さて、SDカードをRPiに差し込んでみます。

そして電源をON! なのですが、電源ボタンのようなものはRPiにはありません。
電源はMicroUSB(Androidスマホと同じ)で、電源電圧は1A以上となります。
ですので、PCのUSB端子を電源にすることはできません。
ということで、コンセントからUSBポートに変換するアダプタが必要となります。
(必ず出力は1A以上の製品を選んでください。変換アダプタの多くはスマホ用のため、出力が1A未満の製品が多いです)

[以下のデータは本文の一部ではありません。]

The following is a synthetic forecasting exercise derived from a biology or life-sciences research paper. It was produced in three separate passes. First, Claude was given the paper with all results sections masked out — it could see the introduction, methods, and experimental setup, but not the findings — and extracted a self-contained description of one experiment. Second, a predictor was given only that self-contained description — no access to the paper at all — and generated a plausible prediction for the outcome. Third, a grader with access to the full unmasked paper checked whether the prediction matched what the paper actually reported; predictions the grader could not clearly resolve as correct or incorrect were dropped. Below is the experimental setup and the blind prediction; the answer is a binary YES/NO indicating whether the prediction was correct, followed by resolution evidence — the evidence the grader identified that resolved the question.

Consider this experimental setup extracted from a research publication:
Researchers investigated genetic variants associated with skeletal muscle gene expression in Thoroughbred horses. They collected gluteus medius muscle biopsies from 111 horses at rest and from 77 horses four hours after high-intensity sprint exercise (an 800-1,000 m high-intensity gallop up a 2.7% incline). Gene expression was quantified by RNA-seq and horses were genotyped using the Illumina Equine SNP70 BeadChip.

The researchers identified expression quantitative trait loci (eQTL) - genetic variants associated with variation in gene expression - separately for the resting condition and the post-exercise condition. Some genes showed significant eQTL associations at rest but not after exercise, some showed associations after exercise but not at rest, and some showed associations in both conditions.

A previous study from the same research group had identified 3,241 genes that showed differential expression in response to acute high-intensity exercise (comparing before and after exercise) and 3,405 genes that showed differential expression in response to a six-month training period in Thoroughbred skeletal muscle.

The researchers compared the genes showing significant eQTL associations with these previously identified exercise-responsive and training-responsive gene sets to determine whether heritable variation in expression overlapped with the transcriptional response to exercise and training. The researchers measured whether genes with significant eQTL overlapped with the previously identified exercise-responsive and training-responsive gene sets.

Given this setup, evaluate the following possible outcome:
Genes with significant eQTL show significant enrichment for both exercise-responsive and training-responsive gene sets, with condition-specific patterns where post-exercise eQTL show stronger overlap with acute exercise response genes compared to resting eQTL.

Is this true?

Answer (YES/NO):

さて、USBポートにキーボード・マウス、HDMIポートにディスプレイ、LANポートにLANケーブルを接続しましょう。
(ディスプレイは三色端子の黄色端子でも接続可能です。画質は非常に良くないですが…)

接続したら、こんどこそ電源ONです。
microUSB端子をポートに差し込んでください。
画面に何か出てきたでしょうか?

この後、すぐに設定が始まります。
と言っても、この設定も簡単です。

最初にOSの選択画面が現れます。
ここでは[Recommended]と書かれているRaspbianを選択しましょう。
左のチェックボックスを選択し、installをクリックするとすぐにインストールが始まります。

ここから10分ほど待つことになります。
すると!
こんなかんじにインストールが完了しております。

以上、RPiの紹介・初期設定・起動までを紹介しました。
明日は開発を簡単にするために、自分のPCからRPiを操作する方法と設定について紹介します。